Following on from that, it is important to distinguish revocation of a patent from an opposition proceeding. An opposition proceeding is run to determine whether or not an applicant should be granted a patent. A revocation is the removal of ownership. It is appropriate for the former to be handled by IP Australia. However, in my experience, oppositions can be interminably slow and quite expensive, which doesn’t bode well for a dispute resolution centre.

Clearly, the centre will really only be effective if the parties agree to abide by its ruling. One must then ask the question that if that’s the case, would the parties not have settled the matter anyway, on the opinion of their respective counsels? I cannot see how such a centre will prevent a litigant who is not prepared to settle from simply appealing the matter into the court system anyway.

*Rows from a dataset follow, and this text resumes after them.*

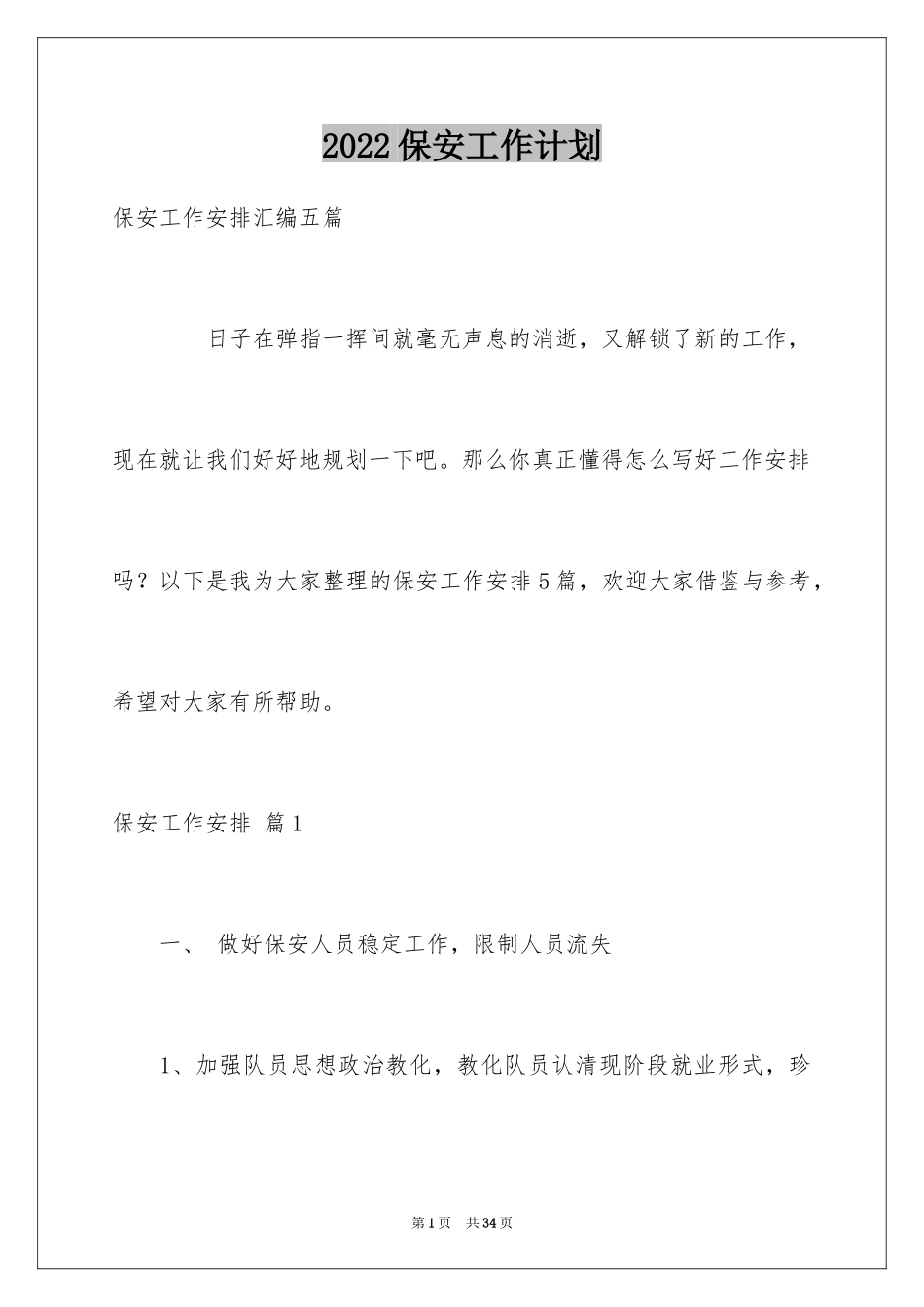 2022保安工作计划

保安工作安排汇编五篇

日子在弹指一挥间就毫无声息的消逝，又解锁了新的工作，现在就让我们好好地规划一下吧。那么你真正懂得怎么写好工作安排吗？以下是我为大家整理的保安工作安排5篇，欢迎大家借鉴与参考，希望对大家有所帮助。

保安工作安排 篇1

一、 做好保安人员稳定工作，限制人员流失

1、加强队员思想政治教化，教化队员认清现阶段就业形式，珍

第1页 共34页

So in my view, adding such a layer has the distinct danger of increasing the complexity of patent disputes. Complexity means expense and delay.

Some of the proposals relate to raising the level of awareness of IP amongst the public. This is commendable. I’ve come to realise that while it is improving, there is generally a low level of public understanding of IP. However, it’s not clear how that would address the reasons for the high costs I’ve identified.

The solution

Our Patents Act is poorly drafted – to put it bluntly.

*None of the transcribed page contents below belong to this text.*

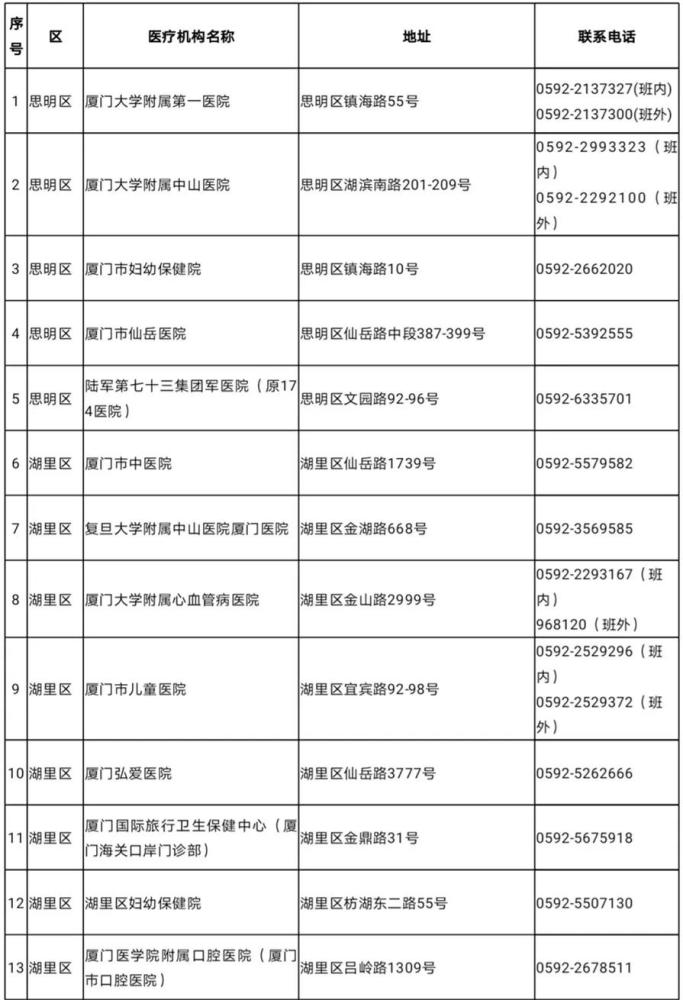 | 序号 | 区 | 医疗机构名称 | 地址 | 联系电话 |
|---|---|---|---|---|
| 1 | 思明区 | 厦门大学附属第一医院 | 思明区镇海路55号 | 0592-2137327(班内) 0592-2137300(班外) |
| 2 | 思明区 | 厦门大学附属中山医院 | 思明区湖滨南路201-209号 | 0592-2993323（班内） 0592-2292100（班外） |
| 3 | 思明区 | 厦门市妇幼保健院 | 思明区镇海路10号 | 0592-2662020 |
| 4 | 思明区 | 厦门市仙岳医院 | 思明区仙岳路中段387-399号 | 0592-5392555 |
| 5 | 思明区 | 陆军第七十三集团军医院（原174医院） | 思明区文园路92-96号 | 0592-6335701 |
| 6 | 湖里区 | 厦门市中医院 | 湖里区仙岳路1739号 | 0592-5579582 |
| 7 | 湖里区 | 复旦大学附属中山医院厦门医院 | 湖里区金湖路668号 | 0592-3569585 |
| 8 | 湖里区 | 厦门大学附属心血管病医院 | 湖里区金山路2999号 | 0592-2293167（班内） 968120（班外） |
| 9 | 湖里区 | 厦门市儿童医院 | 湖里区宜宾路92-98号 | 0592-2529296（班内） 0592-2529372（班外） |
| 10 | 湖里区 | 厦门弘爱医院 | 湖里区仙岳路3777号 | 0592-5262666 |
| 11 | 湖里区 | 厦门国际旅行卫生保健中心（厦门海关口岸门诊部） | 湖里区金鼎路31号 | 0592-5675918 |
| 12 | 湖里区 | 湖里区妇幼保健院 | 湖里区枋湖东二路55号 | 0592-5507130 |
| 13 | 湖里区 | 厦门医学院附属口腔医院（厦门市口腔医院） | 湖里区吕岭路1309号 | 0592-2678511 |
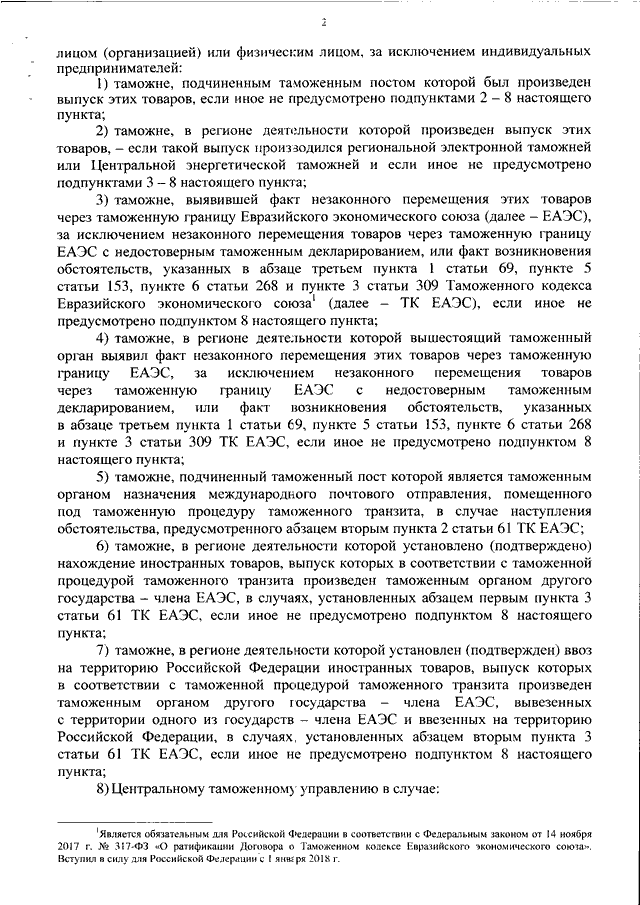 2

лицом (организацией) или физическим лицом, за исключением индивидуальных предпринимателей:

1) таможне, подчиненным таможенным постом которой был произведен выпуск этих товаров, если иное не предусмотрено подпунктами 2 – 8 настоящего пункта;

2) таможне, в регионе деятельности которой произведен выпуск этих товаров, – если такой выпуск производился региональной электронной таможней или Центральной энергетической таможней и если иное не предусмотрено подпунктами 3 – 8 настоящего пункта;

3) таможне, выявившей факт незаконного перемещения этих товаров через таможенную границу Евразийского экономического союза (далее – ЕАЭС), за исключением незаконного перемещения товаров через таможенную границу ЕАЭС с недостоверным таможенным декларированием, или факт возникновения обстоятельств, указанных в абзаце третьем пункта 1 статьи 69, пункте 5 статьи 153, пункте 6 статьи 268 и пункте 3 статьи 309 Таможенного кодекса Евразийского экономического союза$^1$ (далее – ТК ЕАЭС), если иное не предусмотрено подпунктом 8 настоящего пункта;

4) таможне, в регионе деятельности которой вышестоящий таможенный орган выявил факт незаконного перемещения этих товаров через таможенную границу ЕАЭС, за исключением незаконного перемещения товаров через таможенную границу ЕАЭС с недостоверным таможенным декларированием, или факт возникновения обстоятельств, указанных в абзаце третьем пункта 1 статьи 69, пункте 5 статьи 153, пункте 6 статьи 268 и пункте 3 статьи 309 ТК ЕАЭС, если иное не предусмотрено подпунктом 8 настоящего пункта;

5) таможне, подчиненный таможенный пост которой является таможенным органом назначения международного почтового отправления, помещенного под таможенную процедуру таможенного транзита, в случае наступления обстоятельства, предусмотренного абзацем вторым пункта 2 статьи 61 ТК ЕАЭС;

6) таможне, в регионе деятельности которой установлено (подтверждено) нахождение иностранных товаров, выпуск которых в соответствии с таможенной процедурой таможенного транзита произведен таможенным органом другого государства – члена ЕАЭС, в случаях, установленных абзацем первым пункта 3 статьи 61 ТК ЕАЭС, если иное не предусмотрено подпунктом 8 настоящего пункта;

7) таможне, в регионе деятельности которой установлен (подтвержден) ввоз на территорию Российской Федерации иностранных товаров, выпуск которых в соответствии с таможенной процедурой таможенного транзита произведен таможенным органом другого государства – члена ЕАЭС, вывезенных с территории одного из государств – члена ЕАЭС и ввезенных на территорию Российской Федерации, в случаях, установленных абзацем вторым пункта 3 статьи 61 ТК ЕАЭС, если иное не предусмотрено подпунктом 8 настоящего пункта;

8) Центральному таможенному управлению в случае:

$^1$Является обязательным для Российской Федерации в соответствии с Федеральным законом от 14 ноября 2017 г. № 317-ФЗ «О ратификации Договора о Таможенном кодексе Евразийского экономического союза». Вступил в силу для Российской Федерации с 1 января 2018 г.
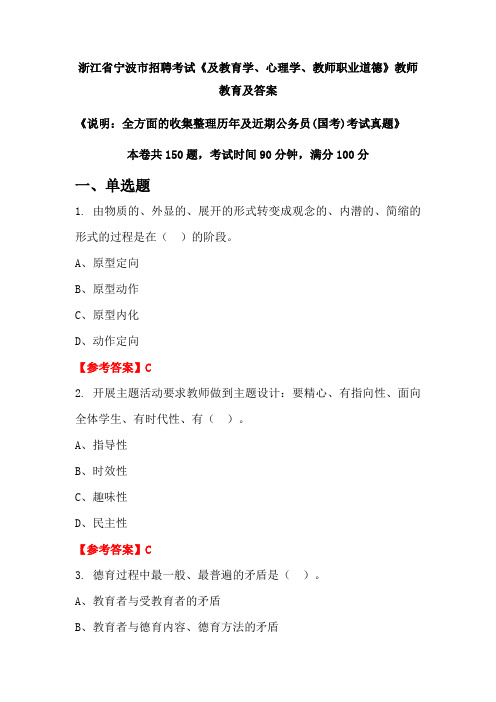 浙江省宁波市招聘考试《及教育学、心理学、教师职业道德》教师教育及答案

《说明：全方面的收集整理历年及近期公务员(国考)考试真题》

本卷共 150 题，考试时间 90 分钟，满分 100 分

一、单选题

1. 由物质的、外显的、展开的形式转变成观念的、内潜的、简缩的形式的过程是在（ ）的阶段。

A、原型定向

B、原型动作

C、原型内化

D、动作定向

【参考答案】C

2. 开展主题活动要求教师做到主题设计：要精心、有指向性、面向全体学生、有时代性、有（ ）。

A、指导性

B、时效性

C、趣味性

D、民主性

【参考答案】C

3. 德育过程中最一般、最普遍的矛盾是（ ）。

A、教育者与受教育者的矛盾

B、教育者与德育内容、德育方法的矛盾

Many litigants are forced into the court system because the Act simply does not provide sufficient guidance. For example, in my post of 13 July 2009, I commented on the interpretation of “effective filing date” for divisional applications. I’m not privy to what the litigants paid, but I’m reasonably sure that it was significant. All that expense could have been saved if the Act had been clearer.

Another simple example is the determination of novelty. It is necessary to consider no less than two sections and one definition to understand how we decide whether or not an invention is novel.

Cases are won or lost depending on the interpretation of the Patents Act. It stands to reason that cleaning it up would save time and money for litigants.

Speed things up

Delay is a major factor in creating expense. While I am not intimately involved with the court system, I can clearly see that some work is required to get things moving along.

Perhaps stricter cost penalties should be considered for parties who consistently require extensions. It’s not uncommon for busy practitioners to be heard explaining that a missed deadline is no problem because they’ll just get an extension.

Consistent judgements

Litigants are often forced into the court system because of inconsistent precedents. Unfortunately, there are only a handful of judges that can be considered patent experts. Judges that are tasked with hearing matters have a duty to ensure that they draw on the expertise of others that have developed a reputation as specialists in this area.

Professional Fees

Litigants need to ensure that they understand how their money is being spent. Professionals can help by ensuring that cases are run efficiently and tasks are allocated to the appropriate personnel at the appropriate rate. Firms could go a long way to help by looking at alternatives to blindly setting billing targets.

Conclusion

There is no reason to create even more bureaucracy. The goal should be to reduce bureaucracy by cleaning up the Act, getting consistent judgements and making a concerted effort to speed things up. Unfortunately, patent law is complex. That creates expense and delay. But we practitioners should also consider ways in which we can save our clients money by becoming more efficient and charging appropriately.